2. Kollisionsrechtlich ist vorab festzuhalten, dass – anders als zu 1 Ob 213/18g und 5 Ob 73/24g – hier kein Sachverhalt mit Auslandsberührung im Sinn des § 1 IPRG vorliegt, weshalb der Anwendungsbereich dieses Gesetzes nicht eröffnet ist. Beide Streitparteien waren und sind Österreicher und haben im Inland die staatliche und anschließend die – ihrem Glauben entsprechende – religiöse Ehe geschlossen. Dass letzteres nach den Regeln des Islams geschah, stellt – ebenso wenig wie etwa bei Katholiken, die nach der standesamtlichen Heirat nach den Regeln des römisch-katholischen Kirchenrechts die katholische Ehe eingehen – noch keine Auslandsberührung dar. Die Annahme des Berufungsgerichts, die Streitteile hätten durch ihre islamische Eheschließung für die vereinbarte Brautgabe schlüssig islamisches Recht gewählt (§ 11 IPRG), scheitert bereits daran, dass der Sachverhalt für eine konkludente Rechtswahl keinen Anhaltspunkt bietet. (…) Erst recht ist keine ausdrückliche Rechtswahl im Sinne der ehegüterrechtlichen Kollisionsvorschrift des § 19 IPRG ersichtlich (…).

Zudem reicht grundsätzlich eine Rechtswahl- und oder Gerichtsstandsvereinbarung für die Herstellung der nach § 1 IPRG erforderlichen Auslandsberührung nicht aus (Verschraegen in Rummel/Lukas/Geroldinger, ABGB4 [2023] § 11 IPRG Rz 3). Sofern das Berufungsgericht annimmt, es liege deshalb eine Auslandsberührung im Sinn des § 1 IPRG vor, weil nach den Feststellungen beide Streitteile „gemeinsam ein Haus in Palästina besitzen“, so überzeugt dies nicht, weil kein Konnex zwischen der 1998 vereinbarten Leistung von einen Kilogramm Gold zum genannten Liegenschaftsbesitz ersichtlich ist.

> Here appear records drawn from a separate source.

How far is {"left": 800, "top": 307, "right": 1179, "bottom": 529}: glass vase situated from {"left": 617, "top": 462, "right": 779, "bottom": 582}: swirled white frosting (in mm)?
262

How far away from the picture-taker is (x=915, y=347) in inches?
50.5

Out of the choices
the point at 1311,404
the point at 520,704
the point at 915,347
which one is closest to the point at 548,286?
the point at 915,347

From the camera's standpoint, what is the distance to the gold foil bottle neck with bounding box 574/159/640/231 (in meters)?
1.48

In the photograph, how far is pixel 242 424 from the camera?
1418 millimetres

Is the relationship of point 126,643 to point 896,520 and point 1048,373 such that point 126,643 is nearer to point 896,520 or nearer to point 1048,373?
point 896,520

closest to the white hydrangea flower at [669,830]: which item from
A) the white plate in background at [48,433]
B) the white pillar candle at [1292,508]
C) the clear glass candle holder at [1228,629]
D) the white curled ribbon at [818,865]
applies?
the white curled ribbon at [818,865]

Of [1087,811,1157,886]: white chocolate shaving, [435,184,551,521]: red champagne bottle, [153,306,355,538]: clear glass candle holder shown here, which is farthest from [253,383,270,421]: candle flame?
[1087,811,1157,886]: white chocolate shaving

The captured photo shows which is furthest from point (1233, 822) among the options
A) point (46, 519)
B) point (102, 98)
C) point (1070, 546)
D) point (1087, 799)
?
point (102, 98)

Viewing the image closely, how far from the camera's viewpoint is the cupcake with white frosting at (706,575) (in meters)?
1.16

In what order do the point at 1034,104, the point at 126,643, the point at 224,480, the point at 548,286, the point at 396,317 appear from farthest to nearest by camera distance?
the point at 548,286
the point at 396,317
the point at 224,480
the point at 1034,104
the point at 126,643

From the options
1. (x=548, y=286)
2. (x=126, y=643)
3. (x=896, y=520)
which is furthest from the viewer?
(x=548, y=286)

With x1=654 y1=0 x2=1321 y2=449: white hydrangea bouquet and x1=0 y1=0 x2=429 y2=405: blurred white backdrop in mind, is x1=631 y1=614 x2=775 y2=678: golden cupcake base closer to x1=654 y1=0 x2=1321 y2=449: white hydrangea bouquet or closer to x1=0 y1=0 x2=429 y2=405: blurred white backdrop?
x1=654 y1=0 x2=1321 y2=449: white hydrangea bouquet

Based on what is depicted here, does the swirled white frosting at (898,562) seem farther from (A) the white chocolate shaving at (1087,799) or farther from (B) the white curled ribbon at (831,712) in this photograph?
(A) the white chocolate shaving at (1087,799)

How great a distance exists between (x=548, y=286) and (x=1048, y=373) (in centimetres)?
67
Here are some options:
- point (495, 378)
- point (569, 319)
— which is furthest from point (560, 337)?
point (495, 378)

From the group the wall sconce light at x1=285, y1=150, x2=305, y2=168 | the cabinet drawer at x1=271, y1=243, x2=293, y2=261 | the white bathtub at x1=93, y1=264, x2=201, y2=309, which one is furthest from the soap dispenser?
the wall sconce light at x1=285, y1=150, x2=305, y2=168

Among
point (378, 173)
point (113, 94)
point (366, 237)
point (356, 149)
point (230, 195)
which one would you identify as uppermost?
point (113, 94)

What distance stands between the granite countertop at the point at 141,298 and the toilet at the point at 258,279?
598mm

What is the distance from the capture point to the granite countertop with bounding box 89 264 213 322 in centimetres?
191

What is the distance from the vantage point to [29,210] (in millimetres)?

Es ist damit österreichisches Sachrecht anzuwenden.

3. Gemäß dem ersten Satz des § 1217 ABGB heißen „Ehepakte“ diejenigen Verträge, welche in Absicht auf die eheliche Verbindung über das Vermögen geschlossen werden. Bis 31.12.2009 war als ein solcher Ehepakt in § 1217 ABGB ausdrücklich (auch) die „Morgengabe“ angeführt, die bis zu jenem Zeitpunkt zudem § 1232 ABGB aF besonders regelte. Satz 1 dieser Bestimmung definierte sie als „das Geschenk, welches der Mann seiner Gattin am ersten Morgen zu geben verspricht“. Satz 2 der Bestimmung stellte für den Fall, dass eine Morgengabe versprochen worden ist, im Zweifelsfall die Vermutung auf, „dass sie binnen den ersten drei Jahren der Ehe schon überreicht worden sei“.

Durch das FamRÄG 2009 (BGBl I 2009/75) wurde § 1232 ABGB aufgehoben und – hier interessierend – die Morgengabe aus der Aufzählung der Ehepakte in § 1217 ABGB entfernt. Art 18 § 4 FamRÄG 2009 bestimmt jedoch, dass auf vor dem Inkrafttreten dieses Bundesgesetzes geschlossene Ehepakte die bisher geltenden Bestimmungen weiter anzuwenden sind. Zur Entscheidung des vorliegenden Falls ist damit weiterhin das ABGB in seiner bis 31. 12. 2009 geltenden Fassung anzuwenden (…).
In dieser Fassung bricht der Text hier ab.